5. Verify the renewed local certificate configuration:

   config vpn certificate local
   (local) # get est-test101
   name                : est-test101
   password            : *
   comments            :
   private-key         : *
   certificate         :
           Subject:     CN = firewall-portal1
           Issuer:      CN = estExampleCA
           Valid from:  2023-04-06 22:55:09  GMT     
           Valid to:    2024-04-05 22:55:09  GMT
           Fingerprint: D9:51:6C:EF:04:E9:79:8D:A0:EE:10:23:4A:F4:46:B7
           Root CA:     No
           Version:     3
           Serial Num:
                   07:46:a5
           Extensions:
                   Name:     X509v3 Basic Constraints
                   Critical: no
                   Content:

   Note that the Valid to date and time is now 2024-04-05 22:55:09 GMT.
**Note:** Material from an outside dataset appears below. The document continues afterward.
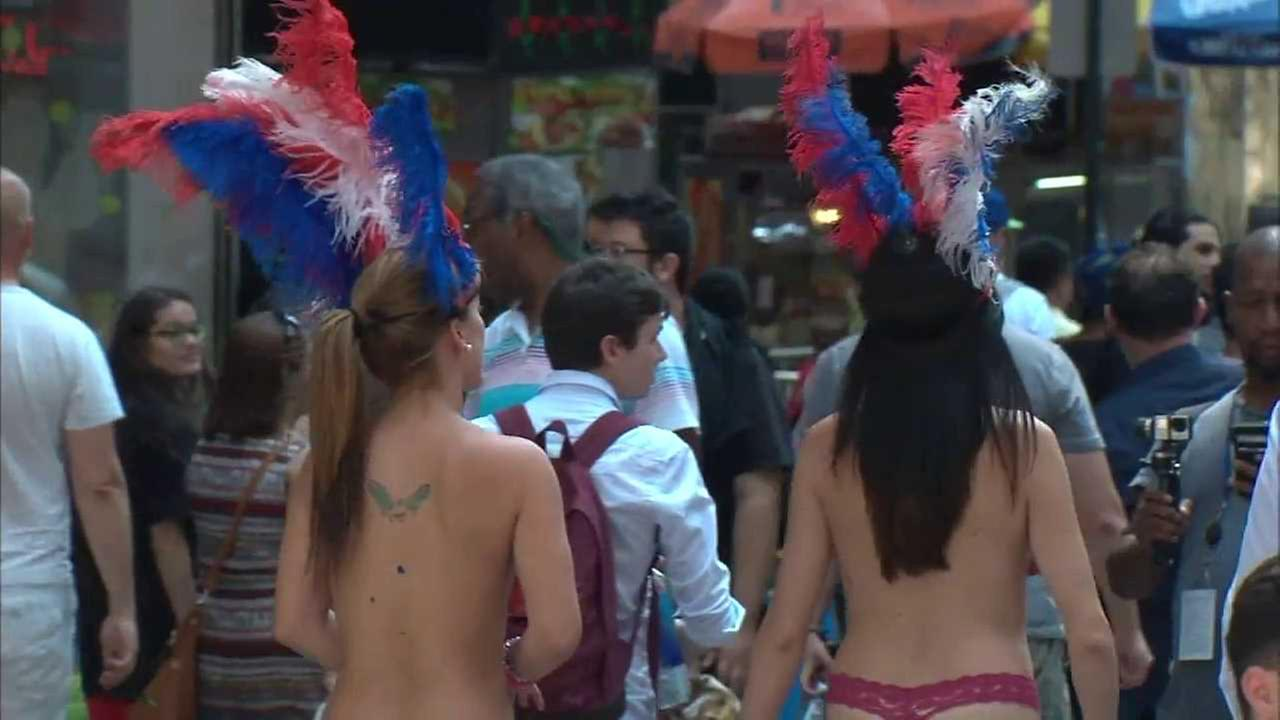 Two NYPD officers reassigned after taking photos with topless women in Times Square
Example 3: manually regenerating a local certificate with EST

Note that manually regenerating the certificate will not generate a new server key pair.
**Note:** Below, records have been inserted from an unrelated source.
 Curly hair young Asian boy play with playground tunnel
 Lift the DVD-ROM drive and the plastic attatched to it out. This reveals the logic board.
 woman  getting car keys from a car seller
To manually regenerate a local certificate with EST:

1. Run the following command:

   # execute vpn certificate local generate est est-test101
   Certificate 'est-test101' already exists, re-generate will ignore all the options you have provided.
   Are you sure to re-generate the certificate?
   Do you want to continue? (y/n) y
   

2. Verify the debugs to confirm that the certificate was generated:

   # diagnose debug application est -1
   # diagnose debug enable
   ...
   [1024] reconstruct_est_ctx: Reconstruction succeeded
   est_ctx:        is_global:1
           vfid:0
           svr_original_url:https://testrfc7030.com:8443
           svr_hostinfo:NULL
           ca_identifier:
           http_username:estuser
           http_password:estpwd
           clt_cert:
           svr_cert:
           srp_username:
           srp_password:
           source_ip:(null)
           need_pop:0
           newcert_name:est-test101
           passwd:f51da8548af5fef820edfe6267b0c178e76f7c3eae40ee0900318fc77ab6bd
           rsa_keysize:0
           ec_curvename:(null)
           subject:(null)
           sub_alt_name:(null)
           svr_cert_x509:NULL
           csr_attrs:NULL
           csr:NULL
           pkey:NULL
           header_ptr:NULL
           tmp_p10:NULL
   [2453] est_simple_reenroll: Try to use est-test101 as client cert to authenticate
   [1962] __est_curl_set_auth: trace
   ...

3. Once the certificate is saved, verify the local certificate configuration:

   config vpn certificate local
   (local) # get est-test101
   name                : est-test101
   password            : *
   comments            :
   private-key         : *
   certificate         :
           Subject:     CN = firewall-portal1
           Issuer:      CN = estExampleCA
           Valid from:  2023-04-13 17:23:40  GMT
           Valid to:    2024-04-12 17:23:40  GMT
           Fingerprint: 4A:96:E1:73:6D:D3:64:FE:A3:A8:28:56:1D:39:05:37
           Root CA:     No
           Version:     3
           Serial Num:
                   07:47:02
           Extensions:
                   Name:     X509v3 Basic Constraints
                   Critical: no
                   Content:
                   CA:FALSE
   
                   Name:     X509v3 Key Usage
                   Critical: no
                   Content:
                   Digital Signature
   
                   Name:     X509v3 Subject Key Identifier
                   Critical: no
                   Content:
                   9B:F8:39:D5:21:E6:FF:49:FF:AC:02:57:5B:FC:4C:1A:8B:1E:5D:8F 
   
                   Name:     X509v3 Authority Key Identifier
                   Critical: no
                   Content:
                   1A:DF:39:84:C2:56:E6:6C:CF:2A:B4:26:A5:FD:0C:D2:43:F5:3D:3E
   
   
   state               : OK
   range               : global
   source              : user
   source-ip           : 0.0.0.0
   ike-localid-type    : asn1dn
   enroll-protocol     : est
   est-server          : https://testrfc7030.com:8443
   est-ca-id           :
   est-http-username   : estuser
   est-http-password   : estpwd
   est-client-cert     :
   est-server-cert     :
   est-srp-username    :
   est-srp-password    :
   auto-regenerate-days: 0
   auto-regenerate-days-warning: 0
   

   The Subject Key Identifier is the same, so no new key pair was generated.